B. Coups et blessures.

Pour connaître la nature et le degré de gravité des blessures infligées par les violents au cours des bagarres, les procédures judiciaires recèlent deux types de documents : la plainte déposée par la victime d'une part, le rapport des médecins ou des chirurgiens royaux d'autre part.

La plainte est une pièce précieuse dans la mesure où elle rend compte de manière détaillée des circonstances et du déroulement des rixes. Elle reste cependant partiale et, somme toute, peu fiable puisque la tendance naturelle du plaignant est de dramatiser toute altercation et de charger, autant que possible, l'agresseur. Il espère par-là émouvoir la justice et obtenir des dommages et intérêts substantiels.

Le rapport des médecins ou des chirurgiens constitue au contraire une source beaucoup plus sûre pour l'historien. Il émane en effet de professionnels dépêchés spécialement auprès des plaignants pour pouvoir constater de visu la nature et la gravité de leurs blessures. Dûment accrédités auprès des tribunaux lyonnais, ces hommes cumulent le plus souvent les titres de docteur en médecine de l'Université de Montpellier et de professeur agrégé au collège des médecins de Lyon. Ils accomplisssent leur mission avec sérieux et ne manifestent, a priori, aucune commisération particulière pour la victime. En témoignent les nombreuses expertises médicales qui relativisent ou contredisent le récit outrancier de certains plaignants. Ainsi, dans la plainte qu'il porte au nom de sa femme, Antoine Saunet, maître charpentier, explique que son épouse a été affreusement maltraitée par un voisin. « Elle agonise, précise-t-il, et a reçu les sacrements ». Envoyés chez la victime, les médecins établissent un diagnostic bien différent et estiment que « 6 jours seulement suffiront pour la remettre sur pied » ( 1268 ). Même exagération chez ce marchand galocher « terrassé à plusieurs coups de poing et de pied », « traîné dans le ruisseau », « frappé à coups de pieds sur toutes les parties du corps, à la tête, aux reins, et sur le ventre » pendant qu'il buvait au cabaret. Depuis ce jour, explique-t-il, « il a des accès fréquents de fièvre, il est hors d'état de travailler à quoi que ce soit....et (se voit) réduit à garder le lit la plus grande partie de la journée ». Le rapport médical, quant à lui, chante une toute autre chanson : « Ne paraissant rien à l'extérieur, nous croyons que ledit Lenoir peut vaquer à son métier sans être obligé de remèdes » ( 1269 ).

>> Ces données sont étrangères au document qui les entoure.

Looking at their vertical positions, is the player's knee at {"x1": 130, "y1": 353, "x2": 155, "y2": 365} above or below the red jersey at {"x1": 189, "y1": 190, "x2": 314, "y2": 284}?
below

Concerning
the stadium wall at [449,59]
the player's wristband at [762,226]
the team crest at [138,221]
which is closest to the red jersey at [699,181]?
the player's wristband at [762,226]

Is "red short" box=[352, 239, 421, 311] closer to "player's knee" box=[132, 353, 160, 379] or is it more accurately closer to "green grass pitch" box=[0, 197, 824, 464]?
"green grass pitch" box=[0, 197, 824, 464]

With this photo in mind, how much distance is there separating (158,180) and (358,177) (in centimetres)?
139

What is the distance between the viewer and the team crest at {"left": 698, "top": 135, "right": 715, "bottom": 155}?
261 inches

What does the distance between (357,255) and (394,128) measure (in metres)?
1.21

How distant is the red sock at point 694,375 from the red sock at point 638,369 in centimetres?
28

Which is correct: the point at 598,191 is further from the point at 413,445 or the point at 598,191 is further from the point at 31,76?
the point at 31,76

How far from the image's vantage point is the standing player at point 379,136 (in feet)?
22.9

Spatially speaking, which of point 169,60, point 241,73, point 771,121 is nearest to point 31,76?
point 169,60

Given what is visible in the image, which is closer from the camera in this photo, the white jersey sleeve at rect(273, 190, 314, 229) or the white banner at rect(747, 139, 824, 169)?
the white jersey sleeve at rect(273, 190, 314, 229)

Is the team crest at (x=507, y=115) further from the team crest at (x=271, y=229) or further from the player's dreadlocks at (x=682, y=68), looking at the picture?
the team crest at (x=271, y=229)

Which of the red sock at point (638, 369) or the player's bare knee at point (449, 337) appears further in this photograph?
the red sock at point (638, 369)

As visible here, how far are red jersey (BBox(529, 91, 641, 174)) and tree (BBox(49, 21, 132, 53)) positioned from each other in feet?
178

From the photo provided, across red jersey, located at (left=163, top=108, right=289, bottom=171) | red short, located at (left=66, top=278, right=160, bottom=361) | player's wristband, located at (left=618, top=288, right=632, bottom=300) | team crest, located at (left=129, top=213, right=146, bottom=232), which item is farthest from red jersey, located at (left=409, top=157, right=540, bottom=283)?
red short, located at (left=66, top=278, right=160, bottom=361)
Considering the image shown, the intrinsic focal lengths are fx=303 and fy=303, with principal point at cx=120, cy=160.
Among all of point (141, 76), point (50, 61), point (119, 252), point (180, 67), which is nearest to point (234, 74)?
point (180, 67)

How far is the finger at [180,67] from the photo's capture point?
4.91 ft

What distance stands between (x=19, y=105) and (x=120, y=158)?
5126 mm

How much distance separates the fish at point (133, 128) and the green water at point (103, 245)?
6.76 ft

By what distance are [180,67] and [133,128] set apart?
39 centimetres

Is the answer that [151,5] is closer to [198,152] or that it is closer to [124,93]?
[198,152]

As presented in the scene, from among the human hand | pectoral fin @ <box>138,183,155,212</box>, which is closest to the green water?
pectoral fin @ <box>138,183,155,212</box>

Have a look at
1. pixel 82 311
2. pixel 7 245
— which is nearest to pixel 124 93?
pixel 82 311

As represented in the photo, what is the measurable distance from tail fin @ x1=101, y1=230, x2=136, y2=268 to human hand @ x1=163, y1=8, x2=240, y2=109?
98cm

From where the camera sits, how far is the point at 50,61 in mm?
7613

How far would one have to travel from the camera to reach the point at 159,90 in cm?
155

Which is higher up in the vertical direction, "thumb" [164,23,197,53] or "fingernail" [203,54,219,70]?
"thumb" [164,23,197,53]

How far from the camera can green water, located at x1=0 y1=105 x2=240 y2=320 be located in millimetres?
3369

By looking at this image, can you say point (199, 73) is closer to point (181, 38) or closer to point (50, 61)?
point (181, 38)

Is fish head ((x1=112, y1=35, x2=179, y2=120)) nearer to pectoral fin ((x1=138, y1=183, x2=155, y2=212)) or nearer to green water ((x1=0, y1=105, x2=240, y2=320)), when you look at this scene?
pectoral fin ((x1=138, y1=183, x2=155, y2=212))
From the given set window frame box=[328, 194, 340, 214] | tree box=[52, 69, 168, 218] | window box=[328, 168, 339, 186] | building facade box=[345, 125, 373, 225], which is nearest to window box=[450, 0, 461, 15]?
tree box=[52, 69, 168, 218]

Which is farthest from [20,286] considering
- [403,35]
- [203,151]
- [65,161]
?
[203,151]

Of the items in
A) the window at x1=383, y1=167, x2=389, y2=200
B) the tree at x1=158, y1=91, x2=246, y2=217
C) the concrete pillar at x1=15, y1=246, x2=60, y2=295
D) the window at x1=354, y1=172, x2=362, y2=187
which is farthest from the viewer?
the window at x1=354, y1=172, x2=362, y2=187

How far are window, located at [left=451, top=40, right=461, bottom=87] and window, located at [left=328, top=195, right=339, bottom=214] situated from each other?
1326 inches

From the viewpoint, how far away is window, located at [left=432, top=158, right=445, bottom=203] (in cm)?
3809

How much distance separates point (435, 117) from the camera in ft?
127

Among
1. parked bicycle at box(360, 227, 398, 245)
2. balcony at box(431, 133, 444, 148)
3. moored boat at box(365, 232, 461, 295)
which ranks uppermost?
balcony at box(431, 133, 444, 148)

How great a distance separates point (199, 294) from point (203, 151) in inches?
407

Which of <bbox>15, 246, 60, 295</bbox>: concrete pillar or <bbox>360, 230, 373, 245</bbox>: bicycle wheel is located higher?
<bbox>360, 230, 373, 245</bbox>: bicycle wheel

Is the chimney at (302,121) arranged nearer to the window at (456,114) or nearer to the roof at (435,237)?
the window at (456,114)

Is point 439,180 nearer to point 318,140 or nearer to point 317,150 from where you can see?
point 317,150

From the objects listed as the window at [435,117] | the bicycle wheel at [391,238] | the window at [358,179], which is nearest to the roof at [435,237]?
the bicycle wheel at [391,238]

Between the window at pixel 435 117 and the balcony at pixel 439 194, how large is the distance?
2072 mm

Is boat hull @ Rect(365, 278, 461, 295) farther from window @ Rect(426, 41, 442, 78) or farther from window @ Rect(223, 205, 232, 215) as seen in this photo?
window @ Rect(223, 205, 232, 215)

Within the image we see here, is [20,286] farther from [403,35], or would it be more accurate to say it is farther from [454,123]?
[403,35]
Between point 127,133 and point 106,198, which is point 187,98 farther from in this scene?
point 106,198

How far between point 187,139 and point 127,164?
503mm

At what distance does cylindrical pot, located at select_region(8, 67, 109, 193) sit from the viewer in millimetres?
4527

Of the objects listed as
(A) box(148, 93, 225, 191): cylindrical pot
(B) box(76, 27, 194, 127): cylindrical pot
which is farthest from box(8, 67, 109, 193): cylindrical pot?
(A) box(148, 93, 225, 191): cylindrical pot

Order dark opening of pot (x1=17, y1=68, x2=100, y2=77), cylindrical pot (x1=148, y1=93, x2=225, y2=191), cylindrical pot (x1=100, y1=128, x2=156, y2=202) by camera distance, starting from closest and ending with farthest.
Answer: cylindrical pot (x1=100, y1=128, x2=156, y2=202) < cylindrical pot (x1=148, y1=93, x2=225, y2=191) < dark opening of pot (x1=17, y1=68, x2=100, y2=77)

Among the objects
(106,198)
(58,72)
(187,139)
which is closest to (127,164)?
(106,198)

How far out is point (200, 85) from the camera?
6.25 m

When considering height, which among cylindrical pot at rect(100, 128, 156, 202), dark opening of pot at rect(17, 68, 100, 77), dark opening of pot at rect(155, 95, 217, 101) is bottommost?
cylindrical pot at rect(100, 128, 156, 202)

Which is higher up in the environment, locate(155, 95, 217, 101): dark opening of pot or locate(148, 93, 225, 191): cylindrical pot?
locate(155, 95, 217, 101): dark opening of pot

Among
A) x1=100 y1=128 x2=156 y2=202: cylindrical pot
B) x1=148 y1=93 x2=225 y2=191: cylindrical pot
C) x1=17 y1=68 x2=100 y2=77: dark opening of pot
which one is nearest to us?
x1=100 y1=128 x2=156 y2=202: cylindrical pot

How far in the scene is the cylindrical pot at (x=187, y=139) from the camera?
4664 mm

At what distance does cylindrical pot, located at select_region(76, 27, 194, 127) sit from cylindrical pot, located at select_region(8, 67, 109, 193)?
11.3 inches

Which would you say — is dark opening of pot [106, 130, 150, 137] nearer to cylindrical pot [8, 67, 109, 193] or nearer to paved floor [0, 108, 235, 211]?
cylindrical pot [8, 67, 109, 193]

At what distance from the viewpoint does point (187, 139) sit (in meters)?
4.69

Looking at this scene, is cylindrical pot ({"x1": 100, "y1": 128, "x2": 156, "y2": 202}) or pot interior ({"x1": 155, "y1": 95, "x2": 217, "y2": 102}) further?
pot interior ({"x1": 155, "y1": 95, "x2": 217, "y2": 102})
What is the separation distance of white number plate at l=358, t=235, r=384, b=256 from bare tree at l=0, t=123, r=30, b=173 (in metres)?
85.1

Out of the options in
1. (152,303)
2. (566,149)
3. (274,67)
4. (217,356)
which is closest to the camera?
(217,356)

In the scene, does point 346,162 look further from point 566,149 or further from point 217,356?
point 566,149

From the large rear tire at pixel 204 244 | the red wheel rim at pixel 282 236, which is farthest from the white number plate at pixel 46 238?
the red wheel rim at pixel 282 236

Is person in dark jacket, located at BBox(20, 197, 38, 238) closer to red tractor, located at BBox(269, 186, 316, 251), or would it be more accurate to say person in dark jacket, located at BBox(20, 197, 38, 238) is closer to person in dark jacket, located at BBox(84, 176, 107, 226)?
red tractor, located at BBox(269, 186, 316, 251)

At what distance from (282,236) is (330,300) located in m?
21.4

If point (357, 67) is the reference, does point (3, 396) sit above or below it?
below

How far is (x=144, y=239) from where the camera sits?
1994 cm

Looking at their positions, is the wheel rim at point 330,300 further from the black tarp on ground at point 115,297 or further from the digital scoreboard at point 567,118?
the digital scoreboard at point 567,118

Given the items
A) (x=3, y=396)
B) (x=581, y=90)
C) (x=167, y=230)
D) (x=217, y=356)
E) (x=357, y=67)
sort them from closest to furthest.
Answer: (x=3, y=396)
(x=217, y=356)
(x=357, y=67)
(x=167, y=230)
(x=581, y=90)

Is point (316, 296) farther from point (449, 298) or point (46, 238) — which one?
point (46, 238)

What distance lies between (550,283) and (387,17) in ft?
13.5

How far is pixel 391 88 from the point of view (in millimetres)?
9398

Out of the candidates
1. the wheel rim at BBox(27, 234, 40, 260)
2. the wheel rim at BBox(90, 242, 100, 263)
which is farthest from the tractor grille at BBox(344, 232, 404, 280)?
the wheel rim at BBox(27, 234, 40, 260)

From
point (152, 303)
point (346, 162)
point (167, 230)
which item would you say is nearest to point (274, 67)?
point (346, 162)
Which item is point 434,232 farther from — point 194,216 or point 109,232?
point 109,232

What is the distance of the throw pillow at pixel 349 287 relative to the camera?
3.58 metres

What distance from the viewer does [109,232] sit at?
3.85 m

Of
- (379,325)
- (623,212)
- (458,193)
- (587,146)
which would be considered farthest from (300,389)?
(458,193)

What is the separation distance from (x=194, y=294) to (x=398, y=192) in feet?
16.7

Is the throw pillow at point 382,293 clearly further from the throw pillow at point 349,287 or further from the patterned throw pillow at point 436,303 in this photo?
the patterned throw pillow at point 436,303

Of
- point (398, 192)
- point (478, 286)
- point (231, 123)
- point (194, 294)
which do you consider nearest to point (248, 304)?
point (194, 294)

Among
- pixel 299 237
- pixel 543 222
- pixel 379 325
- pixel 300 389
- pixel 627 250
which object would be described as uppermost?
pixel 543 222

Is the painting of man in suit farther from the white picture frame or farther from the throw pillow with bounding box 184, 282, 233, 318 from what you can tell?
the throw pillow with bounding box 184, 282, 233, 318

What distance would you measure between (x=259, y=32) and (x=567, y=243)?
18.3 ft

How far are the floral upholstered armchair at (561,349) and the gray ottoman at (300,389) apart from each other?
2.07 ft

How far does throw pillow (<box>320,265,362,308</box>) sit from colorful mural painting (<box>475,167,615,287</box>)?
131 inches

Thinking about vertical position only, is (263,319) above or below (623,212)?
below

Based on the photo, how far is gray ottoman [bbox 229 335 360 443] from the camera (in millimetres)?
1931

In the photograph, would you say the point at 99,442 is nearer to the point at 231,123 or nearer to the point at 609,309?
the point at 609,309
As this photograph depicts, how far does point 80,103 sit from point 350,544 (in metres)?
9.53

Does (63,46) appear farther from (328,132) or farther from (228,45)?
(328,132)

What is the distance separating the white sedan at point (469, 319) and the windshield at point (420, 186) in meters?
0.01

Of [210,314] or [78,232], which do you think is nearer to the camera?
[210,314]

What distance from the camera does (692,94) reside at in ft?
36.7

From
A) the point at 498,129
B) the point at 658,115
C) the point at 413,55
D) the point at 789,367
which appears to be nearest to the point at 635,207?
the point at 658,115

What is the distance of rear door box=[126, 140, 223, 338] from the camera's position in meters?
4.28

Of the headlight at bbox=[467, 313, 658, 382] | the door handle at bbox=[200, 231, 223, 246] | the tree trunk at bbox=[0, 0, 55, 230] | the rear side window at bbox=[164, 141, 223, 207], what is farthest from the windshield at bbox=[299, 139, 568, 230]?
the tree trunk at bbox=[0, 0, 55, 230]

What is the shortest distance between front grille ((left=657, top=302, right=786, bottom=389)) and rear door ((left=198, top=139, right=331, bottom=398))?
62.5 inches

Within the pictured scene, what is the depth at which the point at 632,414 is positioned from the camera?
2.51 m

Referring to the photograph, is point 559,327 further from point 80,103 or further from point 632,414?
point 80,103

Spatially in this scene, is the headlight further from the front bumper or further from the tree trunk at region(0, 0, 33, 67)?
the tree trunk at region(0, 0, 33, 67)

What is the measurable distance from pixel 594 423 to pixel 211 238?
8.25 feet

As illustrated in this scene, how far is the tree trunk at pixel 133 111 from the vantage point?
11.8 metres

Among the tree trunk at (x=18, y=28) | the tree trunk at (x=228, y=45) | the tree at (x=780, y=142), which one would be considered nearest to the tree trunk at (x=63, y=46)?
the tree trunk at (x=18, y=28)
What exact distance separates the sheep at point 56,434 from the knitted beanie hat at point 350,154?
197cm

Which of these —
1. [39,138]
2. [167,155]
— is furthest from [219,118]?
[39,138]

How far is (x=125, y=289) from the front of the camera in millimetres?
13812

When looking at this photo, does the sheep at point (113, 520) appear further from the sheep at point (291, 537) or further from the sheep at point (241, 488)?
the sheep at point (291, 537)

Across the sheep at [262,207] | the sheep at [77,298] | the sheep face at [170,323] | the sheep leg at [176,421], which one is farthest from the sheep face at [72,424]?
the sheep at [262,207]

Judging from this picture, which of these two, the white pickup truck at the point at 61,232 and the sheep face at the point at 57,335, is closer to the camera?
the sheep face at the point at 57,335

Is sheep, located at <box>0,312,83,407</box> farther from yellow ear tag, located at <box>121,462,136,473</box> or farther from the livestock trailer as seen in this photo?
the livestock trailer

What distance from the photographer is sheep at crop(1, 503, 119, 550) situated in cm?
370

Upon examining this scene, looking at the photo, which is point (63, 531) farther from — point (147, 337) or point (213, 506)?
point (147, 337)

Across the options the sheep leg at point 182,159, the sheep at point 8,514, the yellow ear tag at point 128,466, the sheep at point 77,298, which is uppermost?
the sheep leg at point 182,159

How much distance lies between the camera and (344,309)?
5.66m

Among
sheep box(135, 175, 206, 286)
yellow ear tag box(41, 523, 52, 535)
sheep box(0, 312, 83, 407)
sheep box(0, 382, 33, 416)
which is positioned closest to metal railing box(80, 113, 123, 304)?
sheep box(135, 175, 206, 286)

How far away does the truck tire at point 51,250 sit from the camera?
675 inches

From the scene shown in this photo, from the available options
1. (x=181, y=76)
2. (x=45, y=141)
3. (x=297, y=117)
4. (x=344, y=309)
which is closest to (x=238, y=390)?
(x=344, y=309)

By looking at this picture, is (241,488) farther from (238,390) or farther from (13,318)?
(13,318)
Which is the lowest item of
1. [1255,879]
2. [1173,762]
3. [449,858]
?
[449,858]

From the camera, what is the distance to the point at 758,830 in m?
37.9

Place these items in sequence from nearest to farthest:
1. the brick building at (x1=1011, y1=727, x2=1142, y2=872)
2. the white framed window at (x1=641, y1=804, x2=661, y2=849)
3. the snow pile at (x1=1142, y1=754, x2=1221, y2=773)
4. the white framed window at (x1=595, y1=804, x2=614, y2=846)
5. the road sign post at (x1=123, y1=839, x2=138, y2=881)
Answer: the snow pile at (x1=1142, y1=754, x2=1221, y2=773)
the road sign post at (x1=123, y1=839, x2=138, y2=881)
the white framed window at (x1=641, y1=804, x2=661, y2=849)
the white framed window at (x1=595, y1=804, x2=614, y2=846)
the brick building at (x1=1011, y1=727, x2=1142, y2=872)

Cette fiabilité du témoignage ne constitue pas le seul avantage du rapport médical. Les médecins savent aussi se montrer précis lorsqu'ils s'agit de décrire les blessures des victimes et d'évaluer leur degré de gravité. Un souci évident d'exactitude guide leur plume et cela dans la plupart des cas. « Procédant au rapport des blessures de la femme Pain boulangère, peut-on lire dans un compte rendu de visite, elle nous a dit avoir été maltraitée, avoir mal à la tête, éprouver des frissons et surtout avoir une douleur au côté gauche de la poitrine qui la gêne dans les mouvements de respiration. Nous avons reconnu une contusion avec bosse au dessus du sourcil de l'oeil gauche près de la tempe et une petite playe sur la pommete gauche de 2 pouces. Comme elle est sans fièvre, 8 jours suffiront pour la guérison » ( 1270 ). Certes, tous les rapports médicaux ne sont pas de qualité équivalente et certains, parfois, manquent de détails. Néanmoins, les renseignements qu'ils contiennent demeurent suffisamment explicites pour qu'on puisse y recourir. C'est pourquoi, plus fiables et plus précis que le récit des plaignants, ils ont été utilisés dans ce paragraphe, en dépit de leur relative rareté ( 1271 ). Leur exploitation a permis, dans un premier temps, de recenser les blessures des victimes puis, dans un second temps, d'évaluer, à partir de l'appréciation même des médecins, leur degré de gravité.

Notes
1268.

() Arch. dép. Rhône, BP 3514, 19 avril 1787.

1269.

() Arch. dép. Rhône, BP 3479, 13 mars 1782.

1270.

() Arch. dép. Rhône, BP 3526, 9 octobre 1788.

1271.

() 35% seulement des procédures judiciaires contiennent un rapport médical. Trois raisons principales expliquent la « rareté » de ce document : il a pu se perdre; la procédure a été abandonnée en cours de route ou encore, l'absence de blessures graves ne justifiait pas le déplacement de médecins.